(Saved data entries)
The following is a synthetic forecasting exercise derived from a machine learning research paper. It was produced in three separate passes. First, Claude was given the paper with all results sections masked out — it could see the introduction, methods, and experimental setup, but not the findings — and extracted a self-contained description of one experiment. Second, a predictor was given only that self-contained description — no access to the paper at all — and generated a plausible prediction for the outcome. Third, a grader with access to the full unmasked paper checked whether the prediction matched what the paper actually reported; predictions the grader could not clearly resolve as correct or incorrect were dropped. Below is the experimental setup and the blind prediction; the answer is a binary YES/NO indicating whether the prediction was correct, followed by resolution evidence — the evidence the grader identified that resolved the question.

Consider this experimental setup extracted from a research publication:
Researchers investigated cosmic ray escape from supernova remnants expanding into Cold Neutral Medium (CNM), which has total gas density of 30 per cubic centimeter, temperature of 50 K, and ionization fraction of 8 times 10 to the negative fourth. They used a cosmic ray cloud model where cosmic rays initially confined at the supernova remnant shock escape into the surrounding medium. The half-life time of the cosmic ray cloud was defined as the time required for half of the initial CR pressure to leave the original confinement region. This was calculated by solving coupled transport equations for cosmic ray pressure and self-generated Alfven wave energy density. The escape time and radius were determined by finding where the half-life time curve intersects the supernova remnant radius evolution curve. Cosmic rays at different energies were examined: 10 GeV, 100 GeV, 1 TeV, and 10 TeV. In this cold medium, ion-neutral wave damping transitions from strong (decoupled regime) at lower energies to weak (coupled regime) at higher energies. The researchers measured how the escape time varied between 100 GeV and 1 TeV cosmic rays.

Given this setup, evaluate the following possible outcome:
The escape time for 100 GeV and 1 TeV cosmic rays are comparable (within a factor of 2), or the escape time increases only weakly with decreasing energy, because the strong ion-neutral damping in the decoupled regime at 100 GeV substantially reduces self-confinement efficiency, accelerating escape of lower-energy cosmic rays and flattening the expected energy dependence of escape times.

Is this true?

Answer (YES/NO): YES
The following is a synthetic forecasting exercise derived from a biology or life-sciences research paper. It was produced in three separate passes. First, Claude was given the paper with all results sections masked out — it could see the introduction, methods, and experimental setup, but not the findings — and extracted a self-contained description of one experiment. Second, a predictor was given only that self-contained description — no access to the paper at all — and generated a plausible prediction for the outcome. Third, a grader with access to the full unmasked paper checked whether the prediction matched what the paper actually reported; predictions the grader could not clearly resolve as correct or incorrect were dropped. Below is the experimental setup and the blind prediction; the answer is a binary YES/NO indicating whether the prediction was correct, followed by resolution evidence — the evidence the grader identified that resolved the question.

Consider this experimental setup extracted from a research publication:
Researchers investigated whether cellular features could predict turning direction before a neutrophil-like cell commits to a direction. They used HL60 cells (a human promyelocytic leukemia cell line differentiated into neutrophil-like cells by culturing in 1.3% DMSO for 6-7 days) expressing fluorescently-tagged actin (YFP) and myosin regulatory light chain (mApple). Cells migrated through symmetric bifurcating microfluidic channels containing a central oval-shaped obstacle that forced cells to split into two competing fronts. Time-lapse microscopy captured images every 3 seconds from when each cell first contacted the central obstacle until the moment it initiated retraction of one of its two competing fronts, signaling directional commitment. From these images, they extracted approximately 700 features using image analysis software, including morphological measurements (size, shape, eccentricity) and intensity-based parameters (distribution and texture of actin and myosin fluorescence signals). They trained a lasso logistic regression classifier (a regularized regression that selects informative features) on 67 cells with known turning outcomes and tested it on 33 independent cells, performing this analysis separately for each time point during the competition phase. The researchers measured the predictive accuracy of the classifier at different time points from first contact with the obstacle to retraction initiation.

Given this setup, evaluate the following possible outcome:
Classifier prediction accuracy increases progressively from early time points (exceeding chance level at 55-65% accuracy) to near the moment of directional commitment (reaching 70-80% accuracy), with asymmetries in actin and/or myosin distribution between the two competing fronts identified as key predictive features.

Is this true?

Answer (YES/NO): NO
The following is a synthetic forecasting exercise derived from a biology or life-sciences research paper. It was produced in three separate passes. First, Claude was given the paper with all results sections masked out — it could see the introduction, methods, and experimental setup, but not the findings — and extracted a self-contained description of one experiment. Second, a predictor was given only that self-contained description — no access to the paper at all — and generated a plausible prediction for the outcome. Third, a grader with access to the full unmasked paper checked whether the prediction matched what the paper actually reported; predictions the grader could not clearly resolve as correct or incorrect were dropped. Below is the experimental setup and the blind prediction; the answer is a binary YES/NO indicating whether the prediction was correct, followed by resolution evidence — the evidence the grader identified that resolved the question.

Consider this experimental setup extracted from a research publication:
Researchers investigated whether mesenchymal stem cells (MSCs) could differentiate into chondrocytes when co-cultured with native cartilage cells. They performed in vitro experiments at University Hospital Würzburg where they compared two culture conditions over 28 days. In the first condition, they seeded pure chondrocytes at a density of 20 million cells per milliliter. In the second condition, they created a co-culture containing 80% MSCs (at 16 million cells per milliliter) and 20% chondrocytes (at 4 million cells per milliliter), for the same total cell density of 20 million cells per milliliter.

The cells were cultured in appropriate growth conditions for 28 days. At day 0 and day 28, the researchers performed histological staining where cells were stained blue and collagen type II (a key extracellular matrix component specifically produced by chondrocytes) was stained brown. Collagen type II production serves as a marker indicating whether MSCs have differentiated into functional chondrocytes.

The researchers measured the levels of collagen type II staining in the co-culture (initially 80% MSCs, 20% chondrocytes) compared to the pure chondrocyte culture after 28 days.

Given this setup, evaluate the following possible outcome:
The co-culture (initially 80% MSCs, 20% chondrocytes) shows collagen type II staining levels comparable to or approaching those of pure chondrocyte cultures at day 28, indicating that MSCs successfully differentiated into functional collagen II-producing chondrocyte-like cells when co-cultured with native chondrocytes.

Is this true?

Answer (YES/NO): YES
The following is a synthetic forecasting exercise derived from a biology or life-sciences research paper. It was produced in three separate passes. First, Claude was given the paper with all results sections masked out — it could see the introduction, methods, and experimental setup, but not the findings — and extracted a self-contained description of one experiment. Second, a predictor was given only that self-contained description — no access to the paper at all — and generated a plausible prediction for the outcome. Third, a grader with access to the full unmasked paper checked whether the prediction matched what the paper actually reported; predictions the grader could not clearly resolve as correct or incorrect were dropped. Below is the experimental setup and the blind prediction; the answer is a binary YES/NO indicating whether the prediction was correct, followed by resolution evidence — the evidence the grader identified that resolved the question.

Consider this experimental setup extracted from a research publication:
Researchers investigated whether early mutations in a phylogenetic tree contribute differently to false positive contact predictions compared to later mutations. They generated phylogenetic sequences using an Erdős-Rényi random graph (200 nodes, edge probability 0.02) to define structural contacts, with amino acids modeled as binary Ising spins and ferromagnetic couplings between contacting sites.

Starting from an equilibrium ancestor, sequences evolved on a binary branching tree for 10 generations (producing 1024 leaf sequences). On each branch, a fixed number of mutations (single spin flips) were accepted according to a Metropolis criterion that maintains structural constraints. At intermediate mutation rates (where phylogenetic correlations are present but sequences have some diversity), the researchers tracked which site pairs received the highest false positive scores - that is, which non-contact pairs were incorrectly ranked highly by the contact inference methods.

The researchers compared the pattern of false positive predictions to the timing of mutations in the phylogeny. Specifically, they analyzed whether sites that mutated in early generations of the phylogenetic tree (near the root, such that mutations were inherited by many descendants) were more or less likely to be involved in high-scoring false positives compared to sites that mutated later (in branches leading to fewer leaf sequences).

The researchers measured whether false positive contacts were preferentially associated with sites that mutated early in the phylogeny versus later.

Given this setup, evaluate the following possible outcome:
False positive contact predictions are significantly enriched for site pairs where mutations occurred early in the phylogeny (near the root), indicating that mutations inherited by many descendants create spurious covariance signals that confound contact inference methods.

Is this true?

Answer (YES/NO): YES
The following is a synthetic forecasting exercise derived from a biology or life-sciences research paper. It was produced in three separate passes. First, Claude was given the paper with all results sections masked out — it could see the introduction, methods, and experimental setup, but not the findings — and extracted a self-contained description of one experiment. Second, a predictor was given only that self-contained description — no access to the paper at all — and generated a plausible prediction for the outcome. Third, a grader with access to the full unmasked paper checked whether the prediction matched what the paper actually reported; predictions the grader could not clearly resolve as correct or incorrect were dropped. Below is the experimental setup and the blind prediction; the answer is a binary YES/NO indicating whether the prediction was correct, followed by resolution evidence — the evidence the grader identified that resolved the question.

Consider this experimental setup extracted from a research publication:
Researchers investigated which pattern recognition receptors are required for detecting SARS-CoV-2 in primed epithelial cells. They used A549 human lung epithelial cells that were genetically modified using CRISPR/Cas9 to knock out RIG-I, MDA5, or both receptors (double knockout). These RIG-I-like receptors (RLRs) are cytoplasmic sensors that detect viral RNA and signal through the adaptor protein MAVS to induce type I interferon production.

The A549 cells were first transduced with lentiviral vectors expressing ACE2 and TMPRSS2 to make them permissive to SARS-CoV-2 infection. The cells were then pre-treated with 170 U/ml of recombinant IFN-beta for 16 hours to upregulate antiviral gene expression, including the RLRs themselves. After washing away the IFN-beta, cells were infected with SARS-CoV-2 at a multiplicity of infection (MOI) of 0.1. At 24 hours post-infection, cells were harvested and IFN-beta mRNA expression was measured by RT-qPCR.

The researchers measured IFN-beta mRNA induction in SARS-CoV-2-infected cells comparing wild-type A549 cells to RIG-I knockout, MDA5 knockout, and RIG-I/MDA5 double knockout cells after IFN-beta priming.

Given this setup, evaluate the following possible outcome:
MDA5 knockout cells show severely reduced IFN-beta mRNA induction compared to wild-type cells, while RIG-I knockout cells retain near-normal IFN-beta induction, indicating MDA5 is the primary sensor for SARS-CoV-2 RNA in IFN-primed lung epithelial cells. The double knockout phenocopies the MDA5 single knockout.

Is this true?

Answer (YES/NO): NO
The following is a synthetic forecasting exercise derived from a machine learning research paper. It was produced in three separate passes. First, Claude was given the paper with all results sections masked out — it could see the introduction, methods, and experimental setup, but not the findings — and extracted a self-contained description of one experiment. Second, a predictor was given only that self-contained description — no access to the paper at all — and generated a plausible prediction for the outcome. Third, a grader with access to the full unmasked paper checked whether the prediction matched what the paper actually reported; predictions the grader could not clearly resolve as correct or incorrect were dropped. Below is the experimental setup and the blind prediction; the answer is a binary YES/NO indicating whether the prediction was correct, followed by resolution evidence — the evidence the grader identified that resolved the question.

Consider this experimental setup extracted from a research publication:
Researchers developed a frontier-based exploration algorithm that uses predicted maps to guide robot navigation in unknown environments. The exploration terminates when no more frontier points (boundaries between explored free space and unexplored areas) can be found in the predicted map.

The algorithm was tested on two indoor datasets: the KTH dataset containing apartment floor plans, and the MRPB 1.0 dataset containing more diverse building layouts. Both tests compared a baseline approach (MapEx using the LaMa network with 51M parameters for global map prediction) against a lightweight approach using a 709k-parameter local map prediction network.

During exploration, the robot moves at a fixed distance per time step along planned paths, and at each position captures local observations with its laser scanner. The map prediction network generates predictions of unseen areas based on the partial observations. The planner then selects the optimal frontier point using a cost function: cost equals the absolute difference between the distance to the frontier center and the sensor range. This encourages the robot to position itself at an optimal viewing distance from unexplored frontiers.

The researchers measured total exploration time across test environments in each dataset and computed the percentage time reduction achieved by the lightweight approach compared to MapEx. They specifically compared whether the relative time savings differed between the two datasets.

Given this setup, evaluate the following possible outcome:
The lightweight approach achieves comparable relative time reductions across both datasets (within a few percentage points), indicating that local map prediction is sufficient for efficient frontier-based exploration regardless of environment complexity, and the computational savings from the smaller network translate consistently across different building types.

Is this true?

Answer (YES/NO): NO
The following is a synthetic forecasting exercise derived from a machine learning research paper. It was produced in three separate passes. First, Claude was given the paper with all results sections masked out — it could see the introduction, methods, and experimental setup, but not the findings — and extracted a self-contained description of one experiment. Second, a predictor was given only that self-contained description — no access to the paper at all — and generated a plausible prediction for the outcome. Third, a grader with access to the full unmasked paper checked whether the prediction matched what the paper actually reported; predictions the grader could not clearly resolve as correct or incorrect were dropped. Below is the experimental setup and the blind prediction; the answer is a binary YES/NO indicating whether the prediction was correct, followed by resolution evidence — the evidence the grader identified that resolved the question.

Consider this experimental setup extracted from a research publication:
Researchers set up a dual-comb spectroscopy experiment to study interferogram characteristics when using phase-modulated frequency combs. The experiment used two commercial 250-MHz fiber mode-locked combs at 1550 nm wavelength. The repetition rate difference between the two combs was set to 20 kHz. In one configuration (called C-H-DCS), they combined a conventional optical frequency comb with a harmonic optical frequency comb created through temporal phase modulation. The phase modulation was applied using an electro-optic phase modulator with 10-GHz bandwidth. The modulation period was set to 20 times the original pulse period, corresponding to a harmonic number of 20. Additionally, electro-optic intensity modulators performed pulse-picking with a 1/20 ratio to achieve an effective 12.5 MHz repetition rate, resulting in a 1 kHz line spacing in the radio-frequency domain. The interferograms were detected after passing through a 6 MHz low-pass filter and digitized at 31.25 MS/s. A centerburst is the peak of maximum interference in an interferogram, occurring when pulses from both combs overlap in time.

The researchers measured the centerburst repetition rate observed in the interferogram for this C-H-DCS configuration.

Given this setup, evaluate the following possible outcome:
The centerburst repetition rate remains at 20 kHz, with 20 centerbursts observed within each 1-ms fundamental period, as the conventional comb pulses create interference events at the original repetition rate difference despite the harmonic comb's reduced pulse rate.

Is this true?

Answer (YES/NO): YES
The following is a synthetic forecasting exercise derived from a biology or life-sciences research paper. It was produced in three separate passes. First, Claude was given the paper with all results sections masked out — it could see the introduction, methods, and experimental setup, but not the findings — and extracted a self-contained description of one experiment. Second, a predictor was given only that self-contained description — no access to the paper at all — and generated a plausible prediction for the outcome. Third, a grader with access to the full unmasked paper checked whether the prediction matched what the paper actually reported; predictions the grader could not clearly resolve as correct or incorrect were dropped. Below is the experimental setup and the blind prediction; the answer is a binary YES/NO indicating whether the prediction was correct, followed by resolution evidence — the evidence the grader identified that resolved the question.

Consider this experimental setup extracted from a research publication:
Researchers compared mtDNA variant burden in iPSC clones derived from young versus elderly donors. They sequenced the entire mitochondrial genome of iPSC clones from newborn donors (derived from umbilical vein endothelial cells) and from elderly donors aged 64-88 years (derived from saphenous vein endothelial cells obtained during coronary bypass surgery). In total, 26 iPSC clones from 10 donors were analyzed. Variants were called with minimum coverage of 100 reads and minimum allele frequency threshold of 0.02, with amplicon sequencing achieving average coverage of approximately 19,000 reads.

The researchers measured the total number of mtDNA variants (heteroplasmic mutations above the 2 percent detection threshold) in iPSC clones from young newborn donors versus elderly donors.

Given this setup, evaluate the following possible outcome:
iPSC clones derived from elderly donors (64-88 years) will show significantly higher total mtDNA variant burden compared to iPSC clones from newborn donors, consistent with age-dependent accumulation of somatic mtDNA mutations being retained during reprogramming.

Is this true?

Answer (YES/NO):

WORK INSTRUCTIONS: Show all lines from the records above where the word "algorithm" occurs.

ANSWER SPACE:
Researchers developed a frontier-based exploration algorithm that uses predicted maps to guide robot navigation in unknown environments. The exploration terminates when no more frontier points (boundaries between explored free space and unexplored areas) can be found in the predicted map.
The algorithm was tested on two indoor datasets: the KTH dataset containing apartment floor plans, and the MRPB 1.0 dataset containing more diverse building layouts. Both tests compared a baseline approach (MapEx using the LaMa network with 51M parameters for global map prediction) against a lightweight approach using a 709k-parameter local map prediction network.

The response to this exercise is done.